She looked at her dress, but there was a sudden significance in her slow, lingering response.

"I—don't—know!"

As she went up the stairs she looked over the rail and saw Stafford's tall figure striding down the hall. He was softly pulling the terrier's ears and talking to it in the language dogs understand and love; and when she sank into a chair in her room, his face with its manly tenderness was still before her, his deep musical voice, with its note of protection and succour, still rang in her ears.

She sat quite motionless for a minute or two, then she rose and went to the glass and looked at herself; a long, intent look.

"Yes, I am beautiful," she murmured, not with the self-satisfaction of vanity, but with a calculating note in her voice. "Am I—am I beautiful enough?"

Then she swung away from the glass with the motion which reminded Howard of a tigress, and, setting her teeth hard, laughed with self-scorn; but with something, also, of fear in the laugh.

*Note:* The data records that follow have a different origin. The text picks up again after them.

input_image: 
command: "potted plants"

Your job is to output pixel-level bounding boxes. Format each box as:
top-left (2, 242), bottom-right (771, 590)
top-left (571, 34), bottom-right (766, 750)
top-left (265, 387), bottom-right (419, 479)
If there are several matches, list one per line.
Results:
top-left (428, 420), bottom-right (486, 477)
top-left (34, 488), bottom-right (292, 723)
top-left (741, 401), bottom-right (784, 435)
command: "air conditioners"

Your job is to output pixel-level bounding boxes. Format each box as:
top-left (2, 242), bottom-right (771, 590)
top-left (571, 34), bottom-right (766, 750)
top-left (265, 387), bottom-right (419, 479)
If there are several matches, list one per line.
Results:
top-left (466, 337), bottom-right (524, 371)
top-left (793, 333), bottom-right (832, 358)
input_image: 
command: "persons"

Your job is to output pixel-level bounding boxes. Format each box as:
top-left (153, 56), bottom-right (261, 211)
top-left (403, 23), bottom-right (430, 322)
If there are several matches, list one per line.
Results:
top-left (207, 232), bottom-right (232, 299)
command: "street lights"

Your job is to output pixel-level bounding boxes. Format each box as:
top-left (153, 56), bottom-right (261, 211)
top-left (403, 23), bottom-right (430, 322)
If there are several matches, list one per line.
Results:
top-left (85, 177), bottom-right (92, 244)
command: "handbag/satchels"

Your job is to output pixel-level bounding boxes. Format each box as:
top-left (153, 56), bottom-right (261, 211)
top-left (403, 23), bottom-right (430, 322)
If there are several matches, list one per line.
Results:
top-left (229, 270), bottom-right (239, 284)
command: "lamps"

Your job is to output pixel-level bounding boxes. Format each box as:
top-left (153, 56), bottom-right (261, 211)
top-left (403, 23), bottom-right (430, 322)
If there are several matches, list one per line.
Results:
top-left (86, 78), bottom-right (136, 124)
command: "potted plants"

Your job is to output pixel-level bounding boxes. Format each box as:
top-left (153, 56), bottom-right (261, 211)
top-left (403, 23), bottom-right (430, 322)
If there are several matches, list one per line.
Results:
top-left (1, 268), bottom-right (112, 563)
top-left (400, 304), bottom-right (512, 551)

"I am a fool!" she muttered. "It can't be true. So soon! So suddenly!
Oh, I can't be such a fool!"

CHAPTER XVII.

If everybody was not enjoying himself at the Villa it certainly was not the fault of the host, Sir Stephen Orme. Howard, as he drew his chair up beside Stafford, when the ladies had left the room after dinner, and the gentlemen had begun to glance longingly at the rare Chateau claret and the Windermere port, made a remark to this effect:

"Upon my word, Staff, it is the most brilliant house-party which I have ever joined; and as to your father in his character of host—Well, words fail to express my admiration."